South Asian women living in England are more likely to survive breast cancer than other women, Cancer Research UK scientists reveal.
Researchers also found that mortality rates in women of South Asian origin with breast cancer were up to 18 per cent lower than in non-South Asian women with the disease.
The study, published in the British Journal of Cancer, is the first to examine differences in breast cancer survival between ethnic groups in Britain. The findings will help doctors target their work towards people of different ethnic backgrounds and cultures.
Examining ethnic variation in cancer survival in the UK is difficult, as ethnicity is not often recorded on medical records. So Cancer Research UK scientist Dr Isabel dos Santos Silva and her colleagues, working at the London School of Hygiene and Tropical Medicine, used an established method of name analysis to identify patients of South Asian ethnicity in the Thames Cancer Registry.
The analysis showed that 10-year survival rates for women diagnosed with breast cancer were 73 per cent for South Asian women and 65 per cent for non-South Asians. After taking into account the baseline mortality of women of a similar age in the general population, South Asian women with breast cancer had 18% lower mortality than non-South Asian cases.
Dr dos Santos Silva, who led the research, says: “These findings complement previous studies showing that South Asian women are at lower risk of getting breast cancer than other women in England. Our new results suggest that South Asian women who develop breast cancer may also have better survival compared with non-South Asian cases.
“Further work will be need to confirm these findings and to explore the reasons behind them”, Dr dos Santos Silva says.
Until further work is done, scientists can only speculate on what could be causing any differences in survival.
“Possibilities worth exploring are ethnic differences in the biological characteristics of the cancer, factors such as diet and alcohol consumption, and access to and compliance with effective treatments. Many of the South Asian women in this study lived in or near central London – and their proximity to teaching hospitals offering the newest treatments might have been a factor”, she adds.
The findings don’t support those of previous studies suggesting that South Asian women, particularly Muslims, are less likely than other women to attend breast cancer screening or to go to their GPs if they note anything abnormal in their breasts. The new research shows that South Asian women in South East England are not presenting with more advanced breast cancer than non-South Asian women.

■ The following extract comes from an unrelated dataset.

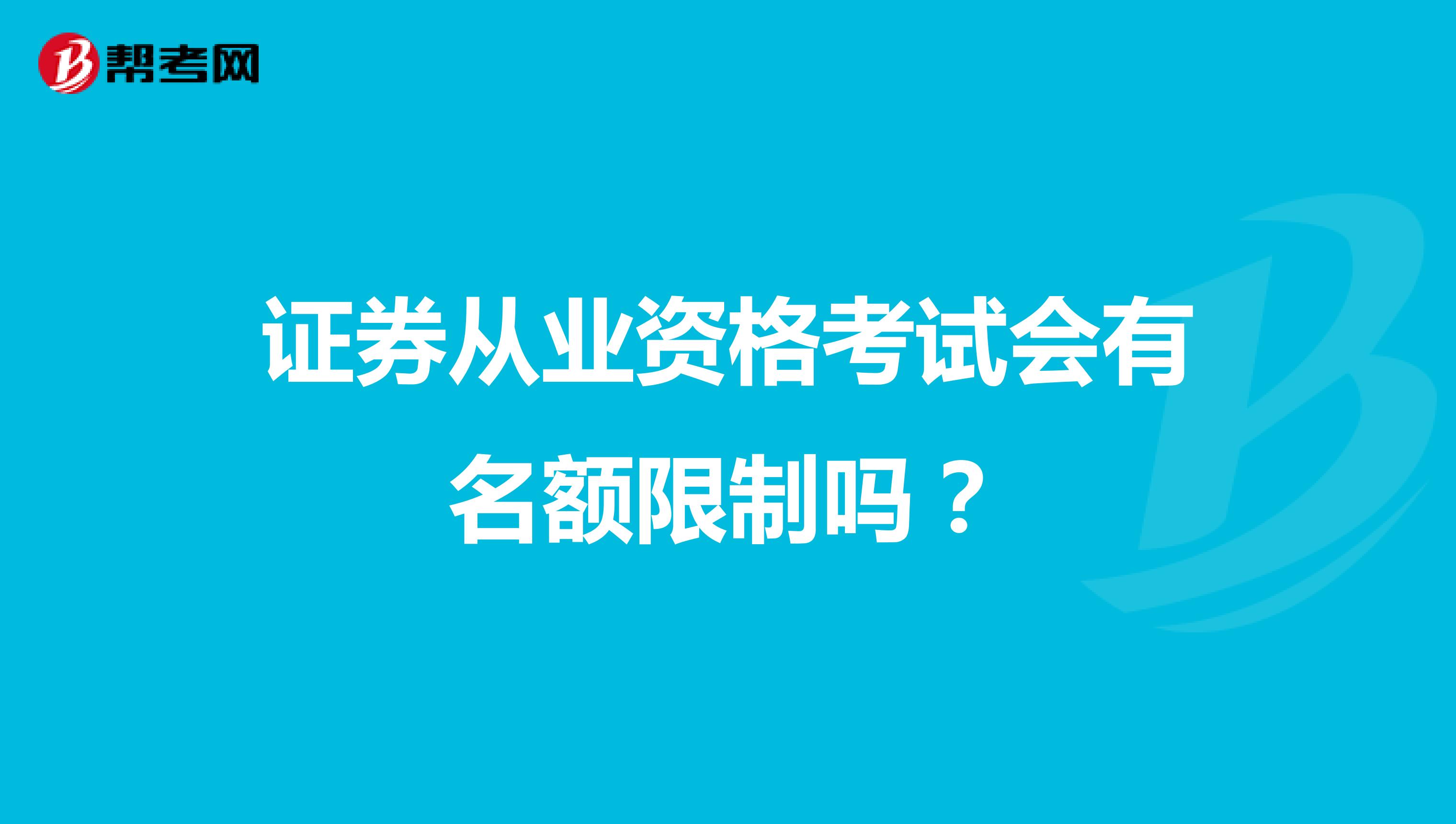 证券从业资格考试会有名额限制吗?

Dr dos Santos Silva says: “This study also emphasises that survival has improved in recent years in both ethnic groups, as a result of increasing breast cancer awareness, the advance of new treatments for breast cancer, and the introduction of the national breast screening programme.”
Dr Richard Sullivan, Head of Clinical Programmes at Cancer Research UK, which owns the British Journal of Cancer, says: “The study of ethnic variation in cancer survival has been neglected in the past. Ethnicity is often not recorded on medical records, so the data can be difficult to gather.
“Pinpointing what causes differing survival will be challenging work, but the knowledge yielded will enable doctors to tailor their work towards the needs of individual groups.”
The technique of using names of patients to define their ethnicity is based on the fact that the vast majority of Asian names are distinct. The team put the computer programme used to group the names through rigorous testing – including comparing its ability to identify South Asian names with the ability of a group of South Asian researchers to do the same.
The records of 51,238 women (1037 of them South Asian) with breast cancer were included in the analysis.
Cancer Research UK is Europe’s largest cancer charity and owns the British Journal of Cancer.